_Required task A_: Reproduce the rows without any change, from the row containing "Looking at this" up to and including the row containing "Which one is vertically".

_Given text_:
□ □ □ □ □

Hello! My name is Malachi Rempen. I run a comic called Itchy Feet: A Travel and Language Comic, and I’ve posted a couple times before here on the Transparent Language Blog. Starting now I’m going to be contributing regularly, so I thought I’d begin with one of my older comics (above), the only one I ever did about the creative process. Which, as it turns out, is an important part of my language learning.

Itchy Feet:

A lot of people come to me with ideas. “Hey Malachi,” they’ll say, “the craziest thing happened to me on my trip to Sweden. My credit card got stuck in the ticket machine, and I missed my train! Ha ha! You should make an ‘Itchy Feet’ about that.” Or, “you know what I hate about the Swiss? They’re such bankers! So organized, it drives me nuts. Make an ‘Itchy Feet’ about that.” Or, “isn’t it weird how English is easy to learn at the beginning, because there are so few verb conjugations and no gendered nouns, but then it gets much harder when you’re dealing with all the idioms and grammatical exceptions?” (Come to think of it, that’s a great idea for an “Itchy Feet” comic.)

□ □ □ □ □

_Material supplied_:

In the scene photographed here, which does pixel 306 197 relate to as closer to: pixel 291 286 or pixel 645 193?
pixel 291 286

□ □ □ □ □

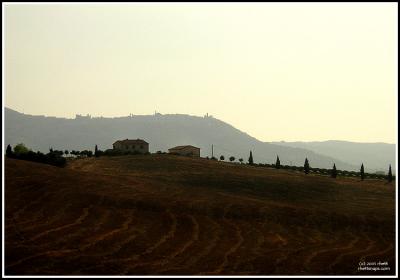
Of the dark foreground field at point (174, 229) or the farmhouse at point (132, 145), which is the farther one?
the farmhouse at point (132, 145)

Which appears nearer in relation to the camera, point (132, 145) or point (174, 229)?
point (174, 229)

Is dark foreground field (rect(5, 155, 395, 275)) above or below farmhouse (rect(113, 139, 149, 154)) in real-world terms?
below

□ □ □ □ □

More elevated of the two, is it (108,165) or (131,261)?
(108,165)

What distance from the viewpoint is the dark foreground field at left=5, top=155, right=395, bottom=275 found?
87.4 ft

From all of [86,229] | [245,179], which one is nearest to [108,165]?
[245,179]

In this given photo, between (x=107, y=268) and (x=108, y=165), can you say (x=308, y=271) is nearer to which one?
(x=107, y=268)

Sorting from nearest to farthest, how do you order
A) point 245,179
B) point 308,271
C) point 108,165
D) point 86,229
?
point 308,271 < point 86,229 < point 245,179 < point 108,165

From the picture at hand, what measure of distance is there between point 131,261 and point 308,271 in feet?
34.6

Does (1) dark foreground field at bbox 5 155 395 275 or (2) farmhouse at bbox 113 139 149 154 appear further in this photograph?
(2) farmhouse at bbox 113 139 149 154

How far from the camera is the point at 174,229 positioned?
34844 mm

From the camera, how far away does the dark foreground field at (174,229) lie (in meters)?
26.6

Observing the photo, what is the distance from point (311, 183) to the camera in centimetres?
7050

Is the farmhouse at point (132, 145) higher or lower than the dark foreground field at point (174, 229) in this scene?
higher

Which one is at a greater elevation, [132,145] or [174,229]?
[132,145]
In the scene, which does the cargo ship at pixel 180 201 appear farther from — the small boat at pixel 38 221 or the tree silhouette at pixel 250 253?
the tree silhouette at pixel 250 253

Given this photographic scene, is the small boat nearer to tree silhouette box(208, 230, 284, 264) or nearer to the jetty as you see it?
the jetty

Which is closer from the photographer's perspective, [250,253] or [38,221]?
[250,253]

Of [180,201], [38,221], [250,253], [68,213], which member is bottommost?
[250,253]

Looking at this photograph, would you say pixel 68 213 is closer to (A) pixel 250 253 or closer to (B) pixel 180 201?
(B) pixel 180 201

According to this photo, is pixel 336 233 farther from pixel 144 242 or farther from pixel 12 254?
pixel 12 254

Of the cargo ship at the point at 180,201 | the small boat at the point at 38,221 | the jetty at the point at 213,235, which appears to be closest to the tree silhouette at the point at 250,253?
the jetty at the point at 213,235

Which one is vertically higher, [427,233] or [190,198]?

□ □ □ □ □

_Required task B_: In the blog introduction, what is the full title of the comic its writer runs?

_Full solution A_:
Looking at this photograph, would you say pixel 68 213 is closer to (A) pixel 250 253 or closer to (B) pixel 180 201?
(B) pixel 180 201

According to this photo, is pixel 336 233 farther from pixel 144 242 or farther from pixel 12 254?
pixel 12 254

Of the cargo ship at the point at 180,201 | the small boat at the point at 38,221 | the jetty at the point at 213,235, which appears to be closest to the tree silhouette at the point at 250,253?
the jetty at the point at 213,235

Which one is vertically higher, [427,233] or [190,198]?

_Full solution B_: Itchy Feet: A Travel and Language Comic